TASK PROMPT - After locating the line with "помощь и медицинская" below, output it and each following line exactly, stopping after the line with "Фотография Varadero Zanzibar". No pictures.

THE INPUT -

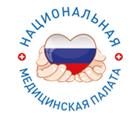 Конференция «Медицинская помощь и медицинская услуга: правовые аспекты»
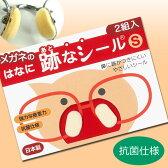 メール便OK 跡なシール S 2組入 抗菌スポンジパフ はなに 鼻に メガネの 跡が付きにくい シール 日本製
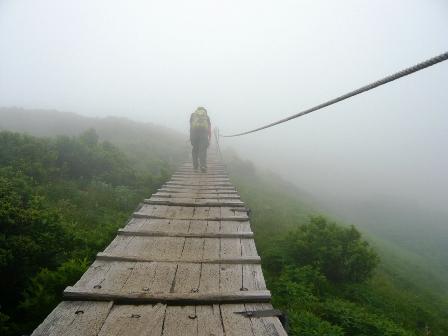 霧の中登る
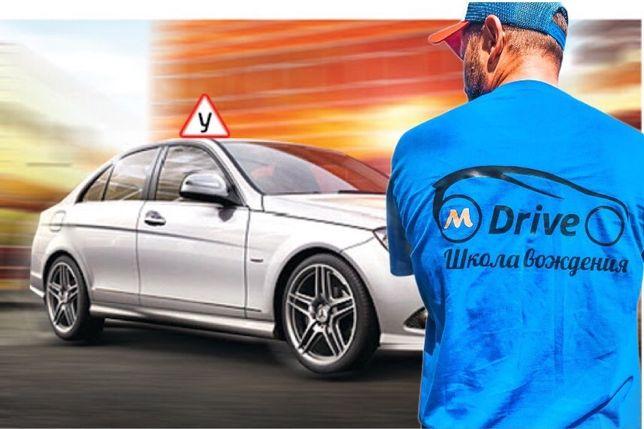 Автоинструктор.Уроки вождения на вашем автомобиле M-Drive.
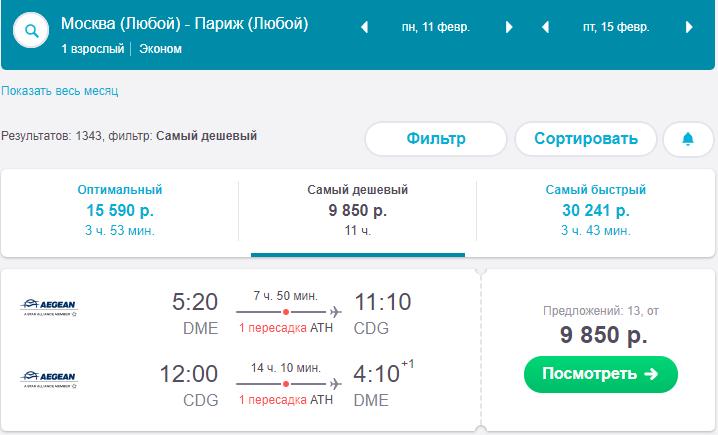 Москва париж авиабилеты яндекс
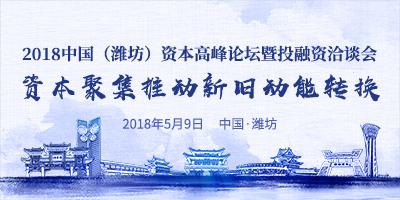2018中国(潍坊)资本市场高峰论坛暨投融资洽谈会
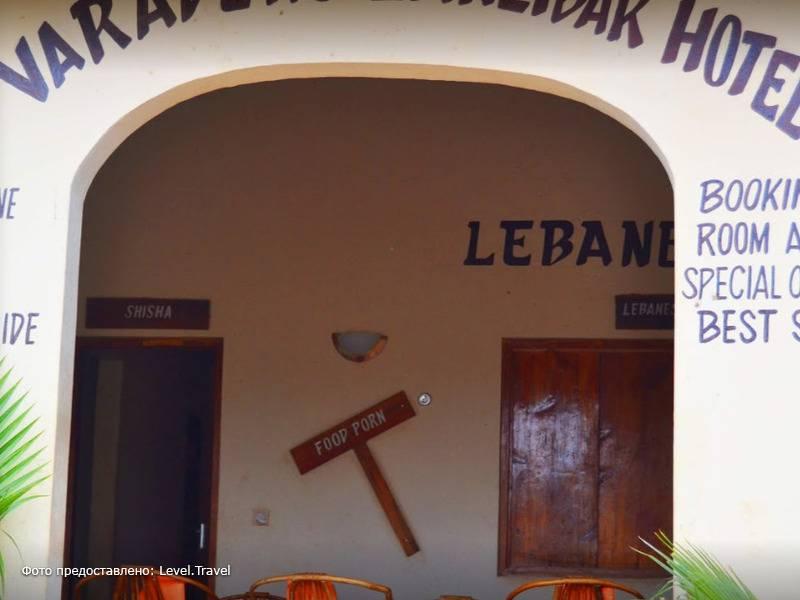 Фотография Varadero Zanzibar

* * *

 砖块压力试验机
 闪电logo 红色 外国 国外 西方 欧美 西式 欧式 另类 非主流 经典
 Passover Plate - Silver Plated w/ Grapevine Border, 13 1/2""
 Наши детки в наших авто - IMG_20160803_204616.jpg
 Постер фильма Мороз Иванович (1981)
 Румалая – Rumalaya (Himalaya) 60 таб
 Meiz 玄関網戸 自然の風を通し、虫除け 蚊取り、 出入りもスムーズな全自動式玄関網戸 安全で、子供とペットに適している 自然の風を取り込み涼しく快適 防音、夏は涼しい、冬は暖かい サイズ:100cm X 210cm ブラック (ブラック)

RESULT FOR THIS EXERCISE -
 Конференция «Медицинская помощь и медицинская услуга: правовые аспекты»
 メール便OK 跡なシール S 2組入 抗菌スポンジパフ はなに 鼻に メガネの 跡が付きにくい シール 日本製
 霧の中登る
 Автоинструктор.Уроки вождения на вашем автомобиле M-Drive.
 Москва париж авиабилеты яндекс
2018中国(潍坊)资本市场高峰论坛暨投融资洽谈会
 Фотография Varadero Zanzibar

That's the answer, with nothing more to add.